Bill Gates died in a car accident. He found himself in Purgatory being sized up by God...

"Well, Bill, I'm really confused on this call. I'm not sure whether to send you to Heaven or Hell. After all, you enormously helped society by putting a computer in almost every home in the world and yet you created that ghastly Windows 95. I'm going to do something I've never done before. In your case, I'm going to let you decide where you want to go!"

Bill replied, "Well, thanks, God. What's the difference between the two?"

God said, "I'm willing to let you visit both places briefly if it will help you make a decision." "Fine, but where should I go first?" God said, "I'm going to leave that up to you." Bill said, "OK, then, let's try Hell first." So Bill went to Hell.

It was a beautiful, clean, sandy beach with clear waters. There were thousands of beautiful women running around, playing in the water, laughing and frolicking about. The sun was shining and the temperature was perfect. Bill was very pleased. "This is great!" he told God, "If this is Hell, I REALLY want to see Heaven!" "Fine," said God and off they went.

Heaven was a high place in the clouds, with angels drifting about playing harps and singing. It was nice but not as enticing as Hell. Bill thought for a quick minute and rendered his decision. "Hmm, I think I prefer Hell" he told God. "Fine," retorted God, "as you desire." So Bill Gates went to Hell.

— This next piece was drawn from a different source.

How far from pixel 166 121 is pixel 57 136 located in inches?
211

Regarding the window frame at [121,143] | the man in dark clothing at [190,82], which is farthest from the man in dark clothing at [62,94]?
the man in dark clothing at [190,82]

Two weeks later, God decided to check up on the late billionaire to see how he was doing in Hell. When God arrived in Hell, he found Bill shackled to a wall, screaming amongst the hot flames in a dark cave. He was being burned and tortured by demons. "How's everything going, Bill?" God asked.

Bill responded - his voice full of anguish and disappointment, "This is awful, this is not what I expected. I can't believe this happened. What happened to that other place with the beaches and the beautiful women playing in the water?"

God says, "That was the screen saver".